"Pederasty"
Decriminalized in France
France, 1791 - In the aftermath of the French revolution
and under the influence of the humanism of French Enlightenment philosophy, France became
the first modern Western nation to decriminalize "unnatural acts" in 1791.
Before the revolution, "pederasty",
the word the French used to describe all eroticism between members of the same sex, had
been a capital offense that subjected offenders to death by fire. Unlike the British for whom a charge
of buggery could only be applied to men, the French had a long tradition in which sex
between women was considered criminal, and was also a capital offense. Court records from
the 18th Century show that pederasts were harassed by the police, but the death penalty
was applied only twice for the simple crime of unnatural sex between men between 1714 and
1783.
Police records show that the Parisian subculture
was well known, and that the police harassed and arrested many for sodomitical behavior,
but seldom took the cases to court.
In intellectual circles, the rise of Rationalist and
Humanist philosophy led to discussions about sodomy. Though most writers
on the subject described "pederastic" practices as depraved and monstrous, most felt that burning sodomites was
shameful and scandalous. Condorcet went furthest when he argued that this "base
vice" shouldn't be criminal at all since it didn't violate the rights of any other man.

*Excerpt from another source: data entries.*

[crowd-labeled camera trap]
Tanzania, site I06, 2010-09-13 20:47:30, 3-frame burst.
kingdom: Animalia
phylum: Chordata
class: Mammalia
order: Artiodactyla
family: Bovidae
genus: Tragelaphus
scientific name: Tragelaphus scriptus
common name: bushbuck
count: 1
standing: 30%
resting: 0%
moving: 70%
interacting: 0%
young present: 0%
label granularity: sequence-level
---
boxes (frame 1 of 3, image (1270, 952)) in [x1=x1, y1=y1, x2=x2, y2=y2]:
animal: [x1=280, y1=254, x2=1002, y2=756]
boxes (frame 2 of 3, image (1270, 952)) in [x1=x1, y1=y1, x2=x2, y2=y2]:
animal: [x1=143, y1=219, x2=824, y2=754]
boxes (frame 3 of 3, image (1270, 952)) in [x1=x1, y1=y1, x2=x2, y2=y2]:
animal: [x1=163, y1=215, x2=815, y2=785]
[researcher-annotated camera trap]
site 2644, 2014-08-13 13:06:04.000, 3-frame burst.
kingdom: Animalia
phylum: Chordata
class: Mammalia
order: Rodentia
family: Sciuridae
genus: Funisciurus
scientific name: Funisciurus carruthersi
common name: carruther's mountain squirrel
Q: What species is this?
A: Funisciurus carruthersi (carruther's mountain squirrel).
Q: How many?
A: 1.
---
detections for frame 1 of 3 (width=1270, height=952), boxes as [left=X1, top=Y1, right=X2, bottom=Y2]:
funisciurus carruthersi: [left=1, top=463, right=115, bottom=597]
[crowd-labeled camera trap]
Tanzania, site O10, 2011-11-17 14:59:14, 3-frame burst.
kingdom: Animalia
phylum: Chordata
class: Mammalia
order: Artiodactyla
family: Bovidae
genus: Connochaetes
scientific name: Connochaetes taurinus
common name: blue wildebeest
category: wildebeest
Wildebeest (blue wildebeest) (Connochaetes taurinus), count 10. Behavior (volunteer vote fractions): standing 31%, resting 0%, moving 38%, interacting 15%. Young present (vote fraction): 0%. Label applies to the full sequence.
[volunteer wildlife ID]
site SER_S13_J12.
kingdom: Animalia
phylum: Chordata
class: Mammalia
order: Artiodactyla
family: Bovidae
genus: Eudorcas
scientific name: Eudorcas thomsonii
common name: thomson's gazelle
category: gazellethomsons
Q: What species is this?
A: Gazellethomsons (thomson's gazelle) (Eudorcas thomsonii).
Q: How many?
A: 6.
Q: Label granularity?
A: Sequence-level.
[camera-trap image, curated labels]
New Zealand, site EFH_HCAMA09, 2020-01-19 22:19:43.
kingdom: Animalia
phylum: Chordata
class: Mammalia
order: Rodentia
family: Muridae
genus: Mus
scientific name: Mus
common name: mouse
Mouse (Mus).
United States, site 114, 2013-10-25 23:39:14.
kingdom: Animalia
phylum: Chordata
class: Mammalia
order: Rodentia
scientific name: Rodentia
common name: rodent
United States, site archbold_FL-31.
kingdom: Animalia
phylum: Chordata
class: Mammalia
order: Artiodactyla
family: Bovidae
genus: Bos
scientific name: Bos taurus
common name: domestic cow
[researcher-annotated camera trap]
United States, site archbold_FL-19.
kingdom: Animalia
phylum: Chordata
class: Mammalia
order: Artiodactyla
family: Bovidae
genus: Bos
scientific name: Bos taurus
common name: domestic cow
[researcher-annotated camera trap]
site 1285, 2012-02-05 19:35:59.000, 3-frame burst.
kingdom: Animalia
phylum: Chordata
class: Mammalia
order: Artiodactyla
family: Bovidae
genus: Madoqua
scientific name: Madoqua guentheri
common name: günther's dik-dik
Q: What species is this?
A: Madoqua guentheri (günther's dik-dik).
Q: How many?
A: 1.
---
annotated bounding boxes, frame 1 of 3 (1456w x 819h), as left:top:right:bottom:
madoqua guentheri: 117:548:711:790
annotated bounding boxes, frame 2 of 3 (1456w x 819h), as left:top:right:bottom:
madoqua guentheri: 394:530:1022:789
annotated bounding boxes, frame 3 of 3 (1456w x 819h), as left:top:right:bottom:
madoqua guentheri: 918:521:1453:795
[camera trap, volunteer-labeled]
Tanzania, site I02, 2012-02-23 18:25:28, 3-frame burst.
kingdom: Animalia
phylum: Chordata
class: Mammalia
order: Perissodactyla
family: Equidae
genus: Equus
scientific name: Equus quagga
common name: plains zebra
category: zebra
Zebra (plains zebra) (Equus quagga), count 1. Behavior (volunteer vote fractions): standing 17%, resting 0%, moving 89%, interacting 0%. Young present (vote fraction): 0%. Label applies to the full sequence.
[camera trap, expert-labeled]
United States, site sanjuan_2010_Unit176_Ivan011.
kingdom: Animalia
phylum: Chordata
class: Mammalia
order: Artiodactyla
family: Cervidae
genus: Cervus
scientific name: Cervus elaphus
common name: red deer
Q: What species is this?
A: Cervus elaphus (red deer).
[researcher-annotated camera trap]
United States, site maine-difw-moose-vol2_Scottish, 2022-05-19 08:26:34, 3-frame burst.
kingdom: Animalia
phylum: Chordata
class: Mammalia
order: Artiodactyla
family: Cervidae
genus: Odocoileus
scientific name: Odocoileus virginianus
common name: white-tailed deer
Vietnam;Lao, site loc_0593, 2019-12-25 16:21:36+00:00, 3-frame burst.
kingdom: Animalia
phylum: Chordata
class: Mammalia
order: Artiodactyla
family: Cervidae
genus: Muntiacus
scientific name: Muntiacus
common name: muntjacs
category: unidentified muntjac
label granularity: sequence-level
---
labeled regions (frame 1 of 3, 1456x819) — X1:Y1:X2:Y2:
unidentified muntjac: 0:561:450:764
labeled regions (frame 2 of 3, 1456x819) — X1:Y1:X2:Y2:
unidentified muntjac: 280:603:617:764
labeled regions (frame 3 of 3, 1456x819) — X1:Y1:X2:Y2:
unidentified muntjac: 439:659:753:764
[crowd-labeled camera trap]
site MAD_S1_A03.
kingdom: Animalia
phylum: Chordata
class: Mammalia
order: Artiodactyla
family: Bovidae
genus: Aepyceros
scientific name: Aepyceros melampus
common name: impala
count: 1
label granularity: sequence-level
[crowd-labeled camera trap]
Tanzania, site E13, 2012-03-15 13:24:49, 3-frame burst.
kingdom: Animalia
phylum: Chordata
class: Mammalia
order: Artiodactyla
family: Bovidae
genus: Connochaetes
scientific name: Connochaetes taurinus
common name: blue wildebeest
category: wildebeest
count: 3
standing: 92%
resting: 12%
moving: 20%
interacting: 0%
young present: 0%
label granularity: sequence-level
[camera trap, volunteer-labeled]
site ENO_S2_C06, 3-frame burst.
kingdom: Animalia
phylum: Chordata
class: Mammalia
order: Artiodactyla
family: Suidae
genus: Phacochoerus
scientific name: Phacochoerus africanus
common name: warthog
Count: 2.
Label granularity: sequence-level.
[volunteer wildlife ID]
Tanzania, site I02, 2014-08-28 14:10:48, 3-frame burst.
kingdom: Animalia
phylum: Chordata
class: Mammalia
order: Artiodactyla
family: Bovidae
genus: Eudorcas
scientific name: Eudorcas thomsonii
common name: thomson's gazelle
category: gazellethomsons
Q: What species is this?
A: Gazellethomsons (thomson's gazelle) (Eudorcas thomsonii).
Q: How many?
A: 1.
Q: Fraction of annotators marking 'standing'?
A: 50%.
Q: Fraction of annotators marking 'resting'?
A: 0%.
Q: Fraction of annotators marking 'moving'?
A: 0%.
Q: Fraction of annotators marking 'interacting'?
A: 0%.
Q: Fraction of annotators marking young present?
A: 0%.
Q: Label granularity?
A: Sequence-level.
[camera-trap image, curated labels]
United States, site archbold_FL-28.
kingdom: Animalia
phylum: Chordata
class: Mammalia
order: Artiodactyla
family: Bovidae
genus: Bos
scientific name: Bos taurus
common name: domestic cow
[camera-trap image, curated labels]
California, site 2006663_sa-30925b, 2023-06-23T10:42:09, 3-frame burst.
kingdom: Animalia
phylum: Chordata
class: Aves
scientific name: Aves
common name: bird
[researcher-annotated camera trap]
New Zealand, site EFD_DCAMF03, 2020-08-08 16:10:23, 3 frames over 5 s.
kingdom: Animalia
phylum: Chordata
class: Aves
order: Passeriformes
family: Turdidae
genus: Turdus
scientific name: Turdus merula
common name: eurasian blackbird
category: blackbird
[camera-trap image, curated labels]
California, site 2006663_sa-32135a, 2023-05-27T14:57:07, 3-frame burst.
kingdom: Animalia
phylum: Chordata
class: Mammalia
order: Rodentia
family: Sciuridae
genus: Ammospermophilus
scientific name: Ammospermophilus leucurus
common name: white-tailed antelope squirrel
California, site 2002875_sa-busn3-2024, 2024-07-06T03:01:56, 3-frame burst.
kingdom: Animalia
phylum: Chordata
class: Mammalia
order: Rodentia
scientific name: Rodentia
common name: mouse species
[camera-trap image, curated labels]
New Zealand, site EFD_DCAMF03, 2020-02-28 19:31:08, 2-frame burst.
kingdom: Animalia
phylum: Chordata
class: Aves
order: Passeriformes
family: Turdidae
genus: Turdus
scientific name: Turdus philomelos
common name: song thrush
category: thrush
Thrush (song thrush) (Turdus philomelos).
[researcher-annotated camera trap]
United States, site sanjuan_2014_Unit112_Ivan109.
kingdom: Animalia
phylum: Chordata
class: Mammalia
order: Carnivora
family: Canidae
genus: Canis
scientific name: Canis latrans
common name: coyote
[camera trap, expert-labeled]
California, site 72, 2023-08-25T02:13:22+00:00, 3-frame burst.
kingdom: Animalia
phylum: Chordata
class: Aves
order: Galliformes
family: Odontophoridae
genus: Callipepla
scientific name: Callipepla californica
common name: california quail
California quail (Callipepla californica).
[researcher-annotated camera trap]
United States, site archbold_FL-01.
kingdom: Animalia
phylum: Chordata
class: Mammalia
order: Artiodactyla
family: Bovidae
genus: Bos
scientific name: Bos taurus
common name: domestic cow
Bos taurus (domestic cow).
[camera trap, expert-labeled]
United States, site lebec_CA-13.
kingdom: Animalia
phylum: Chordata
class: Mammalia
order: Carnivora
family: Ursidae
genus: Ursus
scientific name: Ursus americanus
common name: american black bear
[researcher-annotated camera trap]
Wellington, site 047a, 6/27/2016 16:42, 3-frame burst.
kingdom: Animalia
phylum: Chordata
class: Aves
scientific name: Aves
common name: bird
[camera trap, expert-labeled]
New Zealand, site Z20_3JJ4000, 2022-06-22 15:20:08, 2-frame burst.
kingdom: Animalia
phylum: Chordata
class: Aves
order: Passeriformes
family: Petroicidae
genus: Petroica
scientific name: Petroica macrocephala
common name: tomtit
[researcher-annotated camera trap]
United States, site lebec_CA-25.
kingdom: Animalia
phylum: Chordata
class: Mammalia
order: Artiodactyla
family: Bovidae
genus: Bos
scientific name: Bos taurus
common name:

The French Revolution and The Rights of
Man
In 1789, the French Revolution began. Revolutionary politicians were
generally tolerant of sodomites, and even included some in the government. Deeply
influenced by the optimistic secular humanism of philosophers like Rousseau, the French
Declaration of the Rights of Man and the Citizen was a staunchly anti-clerical document
that opposed the legislation of religious morality. Article IV defined liberty to which
all men have a right; article V follows, and forbids the government from using laws to
unduly constrain that liberty:
IV. Liberty consists in the ability to do anything which does not harm
others.
V. The Law can only forbid actions which are injurious to society...
In 1789, under the influence of these libertarian principles and with the
intent of stripping the church of its political power, the Constituent Assembly began to
draft a new penal code that removed "crimes against nature" and decriminalized
all forms of consensual adult sexuality so long as it occurred in private.
When it was ratified
in 1791, only rape remained on the books as a sexual crime. France
became the first European nation to
overthrow the Christian prohibition against same-sex love. Unfortunately for French
sodomites, the new penal code was more libertarian in principle than in practice.
Though nominally legal, people caught engaged in same-sex activity or
propositioning others were persecuted by police and the courts just as they had been
before the revolution. Sometimes men caught propositioning one another were convicted of
public indecency, but just as in pre-revolutionary times, convictions for specific crimes
were rare. Instead, using their broad powers, police exiled or briefly imprisoned
"pederasts".
References
Davies, Norman, 1996. Europe: A History. New York: Oxford University
Press.
Ragan, Bryant T., 1996."The Enlightenment Confronts
Homosexuality" in Jeffrey Merrick and Bryant Ragan, eds., 1996. Homosexuality in
Modern France. New York: Oxford University Press.
Sibalis, Michael D., 1996. "The Regulation of Male Homosexuality in
Revolutionary and Napoleonic France, 1789-1815" in Jeffrey Merrick and Bryant Ragan,
1996, Homosexuality in Modern France. New York: Oxford University Press.